In the listing below, find every line containing "nails" and copy it out.

=== Begin Enclosure ===

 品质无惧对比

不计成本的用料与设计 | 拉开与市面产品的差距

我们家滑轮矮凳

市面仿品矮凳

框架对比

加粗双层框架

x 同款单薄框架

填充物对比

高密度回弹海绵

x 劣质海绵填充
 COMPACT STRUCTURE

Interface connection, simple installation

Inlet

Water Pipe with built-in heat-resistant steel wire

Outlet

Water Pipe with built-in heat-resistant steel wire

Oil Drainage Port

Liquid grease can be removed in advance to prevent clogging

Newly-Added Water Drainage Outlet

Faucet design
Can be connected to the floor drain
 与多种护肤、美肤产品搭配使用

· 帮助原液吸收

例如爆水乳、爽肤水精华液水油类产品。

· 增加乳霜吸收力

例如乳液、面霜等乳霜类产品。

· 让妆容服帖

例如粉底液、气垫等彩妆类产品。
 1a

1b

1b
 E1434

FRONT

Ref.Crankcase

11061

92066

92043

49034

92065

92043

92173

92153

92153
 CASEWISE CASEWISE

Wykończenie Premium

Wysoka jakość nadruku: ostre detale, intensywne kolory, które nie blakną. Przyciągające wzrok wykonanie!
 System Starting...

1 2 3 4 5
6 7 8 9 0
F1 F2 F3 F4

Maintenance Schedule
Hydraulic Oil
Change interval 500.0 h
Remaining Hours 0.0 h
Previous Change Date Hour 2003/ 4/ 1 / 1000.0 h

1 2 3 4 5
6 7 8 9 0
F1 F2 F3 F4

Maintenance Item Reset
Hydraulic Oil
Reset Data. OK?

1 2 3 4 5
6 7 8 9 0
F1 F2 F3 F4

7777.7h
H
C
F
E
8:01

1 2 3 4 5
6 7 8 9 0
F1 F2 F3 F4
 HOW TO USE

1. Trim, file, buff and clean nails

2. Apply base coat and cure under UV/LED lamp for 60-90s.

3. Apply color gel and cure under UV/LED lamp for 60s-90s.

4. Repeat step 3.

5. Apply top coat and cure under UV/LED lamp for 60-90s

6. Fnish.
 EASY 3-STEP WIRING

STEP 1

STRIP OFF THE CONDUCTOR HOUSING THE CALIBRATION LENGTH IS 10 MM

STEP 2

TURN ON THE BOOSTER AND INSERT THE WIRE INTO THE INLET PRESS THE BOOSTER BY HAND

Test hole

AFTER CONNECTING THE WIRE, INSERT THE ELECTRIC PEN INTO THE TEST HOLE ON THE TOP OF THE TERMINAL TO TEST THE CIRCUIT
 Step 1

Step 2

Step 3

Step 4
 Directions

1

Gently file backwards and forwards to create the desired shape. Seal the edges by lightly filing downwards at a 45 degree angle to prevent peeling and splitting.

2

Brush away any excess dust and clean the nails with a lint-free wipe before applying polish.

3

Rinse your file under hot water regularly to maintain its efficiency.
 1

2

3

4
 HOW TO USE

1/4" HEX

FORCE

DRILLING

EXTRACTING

=== End Enclosure ===

The completed task:
1. Trim, file, buff and clean nails
Brush away any excess dust and clean the nails with a lint-free wipe before applying polish.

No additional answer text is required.